◆ **TASK DATA**

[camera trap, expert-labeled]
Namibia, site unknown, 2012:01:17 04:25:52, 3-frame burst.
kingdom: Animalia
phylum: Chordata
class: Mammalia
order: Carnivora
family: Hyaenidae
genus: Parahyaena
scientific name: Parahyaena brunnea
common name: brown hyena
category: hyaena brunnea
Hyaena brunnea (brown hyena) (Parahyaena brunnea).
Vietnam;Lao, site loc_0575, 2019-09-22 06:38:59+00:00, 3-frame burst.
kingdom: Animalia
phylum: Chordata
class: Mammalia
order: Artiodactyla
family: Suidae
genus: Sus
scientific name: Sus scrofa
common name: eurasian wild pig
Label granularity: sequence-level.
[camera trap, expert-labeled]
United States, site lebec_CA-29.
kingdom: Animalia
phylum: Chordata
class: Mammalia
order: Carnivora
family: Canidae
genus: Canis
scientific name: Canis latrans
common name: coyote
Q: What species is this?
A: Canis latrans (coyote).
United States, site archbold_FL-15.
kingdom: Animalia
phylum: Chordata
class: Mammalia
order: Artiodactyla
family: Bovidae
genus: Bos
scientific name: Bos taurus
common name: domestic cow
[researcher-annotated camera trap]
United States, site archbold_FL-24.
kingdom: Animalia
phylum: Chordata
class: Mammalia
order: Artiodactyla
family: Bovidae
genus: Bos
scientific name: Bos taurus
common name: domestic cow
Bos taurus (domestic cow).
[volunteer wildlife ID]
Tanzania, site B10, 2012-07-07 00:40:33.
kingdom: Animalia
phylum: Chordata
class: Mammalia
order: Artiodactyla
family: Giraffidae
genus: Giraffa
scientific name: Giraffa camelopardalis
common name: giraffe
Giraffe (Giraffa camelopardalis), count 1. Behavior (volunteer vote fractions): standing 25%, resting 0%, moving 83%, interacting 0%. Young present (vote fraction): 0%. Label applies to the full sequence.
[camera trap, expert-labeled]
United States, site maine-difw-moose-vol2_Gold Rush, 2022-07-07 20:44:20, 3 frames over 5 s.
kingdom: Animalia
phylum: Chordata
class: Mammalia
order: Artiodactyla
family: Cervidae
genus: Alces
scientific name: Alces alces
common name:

◆ **WORK ORDER**
Would you copy out each record precisely as it stands?

◆ **EXERCISE SOLUTION**
[camera trap, expert-labeled]
Namibia, site unknown, 2012:01:17 04:25:52, 3-frame burst.
kingdom: Animalia
phylum: Chordata
class: Mammalia
order: Carnivora
family: Hyaenidae
genus: Parahyaena
scientific name: Parahyaena brunnea
common name: brown hyena
category: hyaena brunnea
Hyaena brunnea (brown hyena) (Parahyaena brunnea).
Vietnam;Lao, site loc_0575, 2019-09-22 06:38:59+00:00, 3-frame burst.
kingdom: Animalia
phylum: Chordata
class: Mammalia
order: Artiodactyla
family: Suidae
genus: Sus
scientific name: Sus scrofa
common name: eurasian wild pig
Label granularity: sequence-level.
[camera trap, expert-labeled]
United States, site lebec_CA-29.
kingdom: Animalia
phylum: Chordata
class: Mammalia
order: Carnivora
family: Canidae
genus: Canis
scientific name: Canis latrans
common name: coyote
Q: What species is this?
A: Canis latrans (coyote).
United States, site archbold_FL-15.
kingdom: Animalia
phylum: Chordata
class: Mammalia
order: Artiodactyla
family: Bovidae
genus: Bos
scientific name: Bos taurus
common name: domestic cow
[researcher-annotated camera trap]
United States, site archbold_FL-24.
kingdom: Animalia
phylum: Chordata
class: Mammalia
order: Artiodactyla
family: Bovidae
genus: Bos
scientific name: Bos taurus
common name: domestic cow
Bos taurus (domestic cow).
[volunteer wildlife ID]
Tanzania, site B10, 2012-07-07 00:40:33.
kingdom: Animalia
phylum: Chordata
class: Mammalia
order: Artiodactyla
family: Giraffidae
genus: Giraffa
scientific name: Giraffa camelopardalis
common name: giraffe
Giraffe (Giraffa camelopardalis), count 1. Behavior (volunteer vote fractions): standing 25%, resting 0%, moving 83%, interacting 0%. Young present (vote fraction): 0%. Label applies to the full sequence.
[camera trap, expert-labeled]
United States, site maine-difw-moose-vol2_Gold Rush, 2022-07-07 20:44:20, 3 frames over 5 s.
kingdom: Animalia
phylum: Chordata
class: Mammalia
order: Artiodactyla
family: Cervidae
genus: Alces
scientific name: Alces alces
common name:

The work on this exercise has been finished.